Capítulo 2 Capitulo 1

A pequena lanchonete de kebab parecia ter sido montada às pressas no quintal de alguém e empurrada de qualquer jeito para a rua. O letreiro de néon piscava fracamente, com metade das letras apagadas, e o balcão de metal exibia uma coleção de manchas de procedência duvidosa. Um leve cheiro de gordura pairava no ar, misturando-se à fumaça que subia de uma lixeira em chamas ali perto.

Tommaso hesitou, os olhos alternando entre a grelha fumegante e as bandejas de molhos e acompanhamentos, cujas cores pareciam apagadas sob a fina camada de sujeira que recobria o vidro.

- Aqui estamos - disse Andrea animadamente, aproximando-se do balcão. - Dois kebabs, capricha no molho de pimenta, beleza?

O homem atrás do balcão grunhiu, pegando os espetos de carne e jogando-os na grelha.

Gabriele, que estava um pouco atrás de Tommaso, olhava para a cena como se assistisse a um crime em andamento.

- Isso... isso não parece ser seguro.

- É comida - respondeu Dante secamente, a voz vinda de algum lugar atrás deles. Sem sequer levantar os olhos, acendeu um cigarro, com uma expressão de tédio absoluto.

Carlo apoiou-se no balcão, inspecionando as unhas.

- Não é chique o suficiente pra você?

Gabriele corou, murmurando algo entre dentes, mas Tommaso se adiantou.

- Vou querer o mesmo que ele pediu - disse rapidamente, a voz ligeiramente forçada.

O homem lhe entregou o kebab instantes depois, a gordura já atravessando o papel encerado. Tommaso ficou encarando aquilo, sem saber por onde começar.

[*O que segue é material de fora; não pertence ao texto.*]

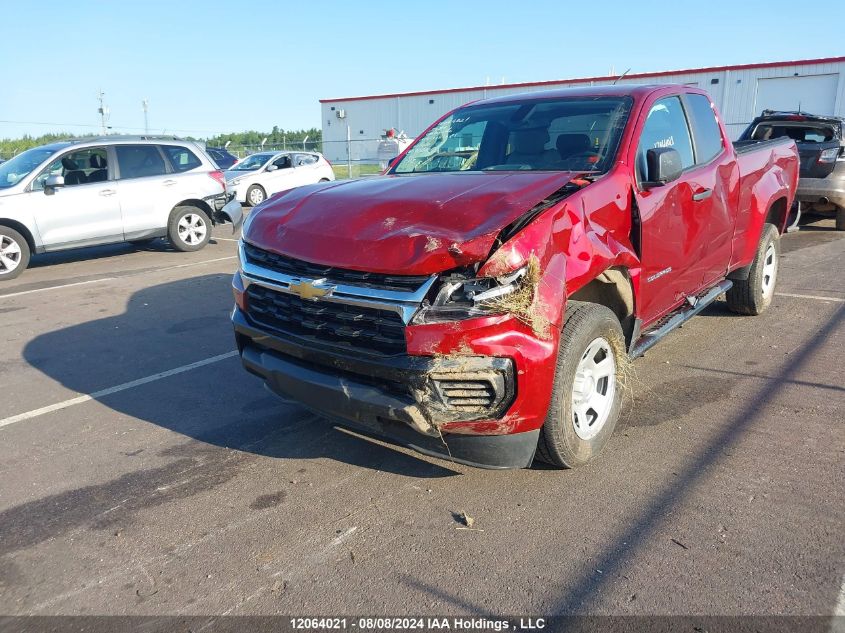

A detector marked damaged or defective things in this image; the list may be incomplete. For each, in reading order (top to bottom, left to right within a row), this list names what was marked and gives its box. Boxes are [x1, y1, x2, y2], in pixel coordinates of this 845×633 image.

crumpled hood [241, 170, 576, 274]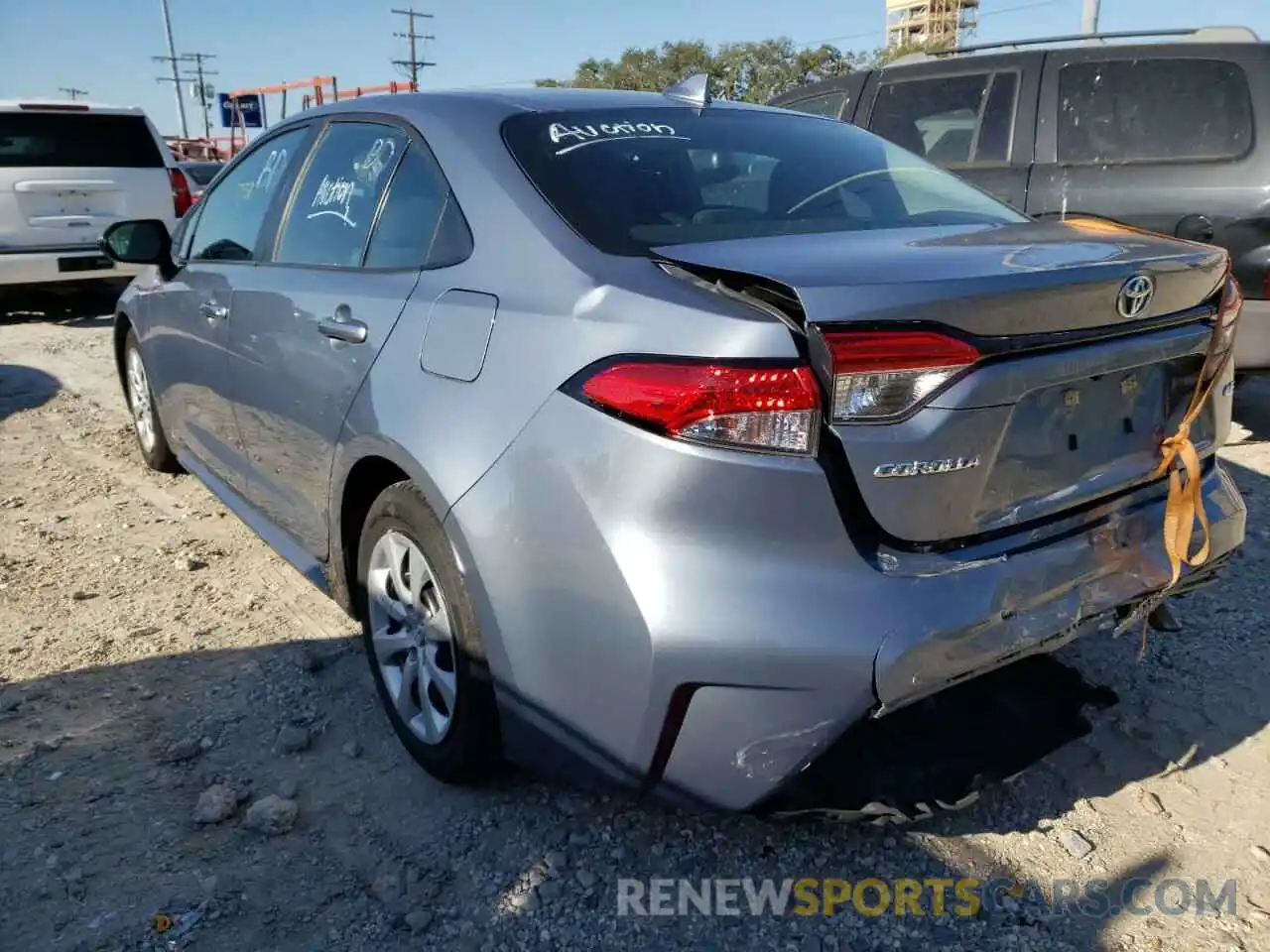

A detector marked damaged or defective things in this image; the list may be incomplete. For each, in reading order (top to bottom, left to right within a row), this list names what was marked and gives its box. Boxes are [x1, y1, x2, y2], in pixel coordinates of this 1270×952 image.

cracked tail light [579, 361, 826, 458]
cracked tail light [826, 331, 984, 424]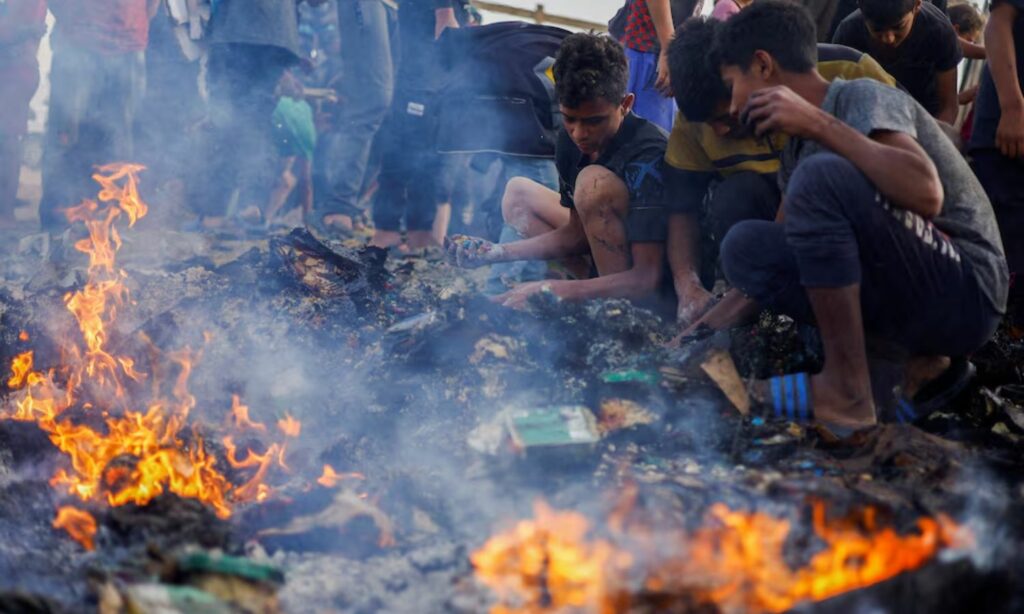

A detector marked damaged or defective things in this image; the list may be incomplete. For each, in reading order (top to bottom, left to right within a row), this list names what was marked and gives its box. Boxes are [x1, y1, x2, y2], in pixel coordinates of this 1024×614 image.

burnt fabric [557, 112, 667, 242]
burnt fabric [720, 151, 999, 358]
charred rubble [0, 228, 1019, 609]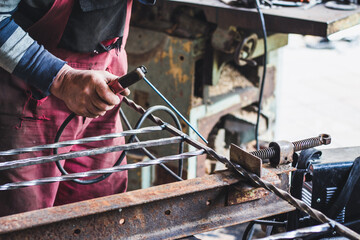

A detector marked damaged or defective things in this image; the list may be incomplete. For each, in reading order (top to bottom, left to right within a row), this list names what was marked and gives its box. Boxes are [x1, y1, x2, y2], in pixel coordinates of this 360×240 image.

rusty metal beam [0, 170, 292, 239]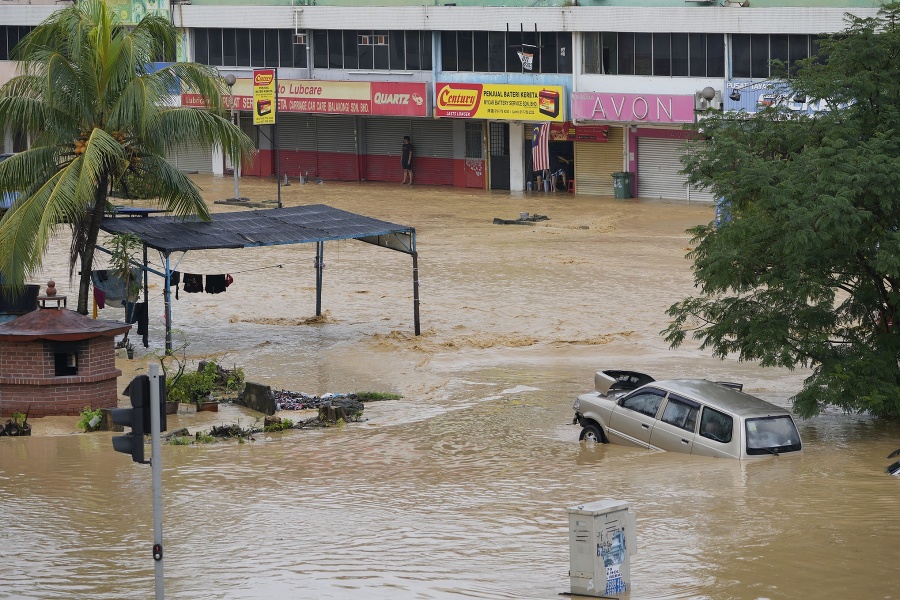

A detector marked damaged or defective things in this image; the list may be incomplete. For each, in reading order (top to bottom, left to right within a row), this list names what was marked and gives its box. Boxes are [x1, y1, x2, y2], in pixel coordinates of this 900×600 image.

rusty roof [0, 310, 131, 342]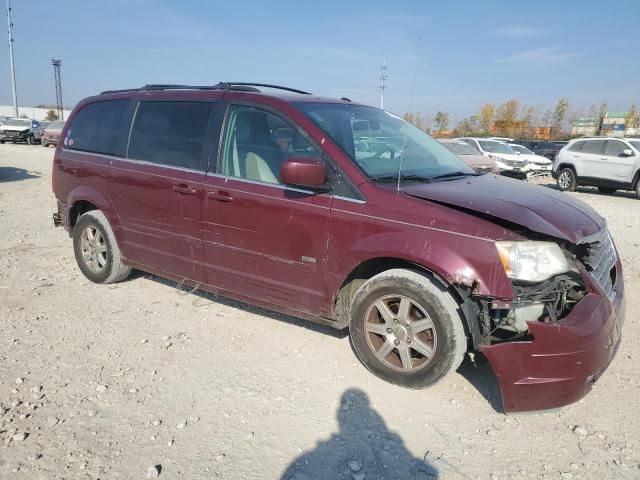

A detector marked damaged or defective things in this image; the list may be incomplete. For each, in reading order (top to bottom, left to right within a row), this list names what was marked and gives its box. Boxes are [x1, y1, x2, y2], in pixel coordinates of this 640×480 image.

damaged minivan [51, 83, 624, 412]
crumpled front bumper [480, 262, 624, 412]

Andrea, já na metade do seu, soltou uma risada ao notar a hesitação.

- Come com a mão mesmo - disse ele, gesticulando enquanto dava uma mordida no kebab encharcado de molho.

Tommaso lançou um olhar a Gabriele, que parecia prestes a passar mal, e depois a Dante, que estava sentado na beira de um mureta, o kebab pendendo preguiçosamente de uma mão enquanto, com a outra, deslizava os dedos pelo celular. Ele nem sequer ergueu os olhos.

- Vai lá - incentivou Andrea, sorrindo de lado. - Não vai te matar.

Tommaso hesitou por mais um instante antes de dar uma mordida cautelosa no alimento. Os sabores explodiram na boca - picante, salgado, levemente queimado - e não era... ruim. Um tanto bagunçado, mas não ruim.

Andrea riu da expressão que se formou no rosto de Tommaso.

- Não é o que você está acostumado, né?

- É bom - apressou-se Tommaso em dizer, embora sua voz não soasse muito convincente.

- Tem certeza? - perguntou Carlo, divertido, enquanto acendia outro cigarro.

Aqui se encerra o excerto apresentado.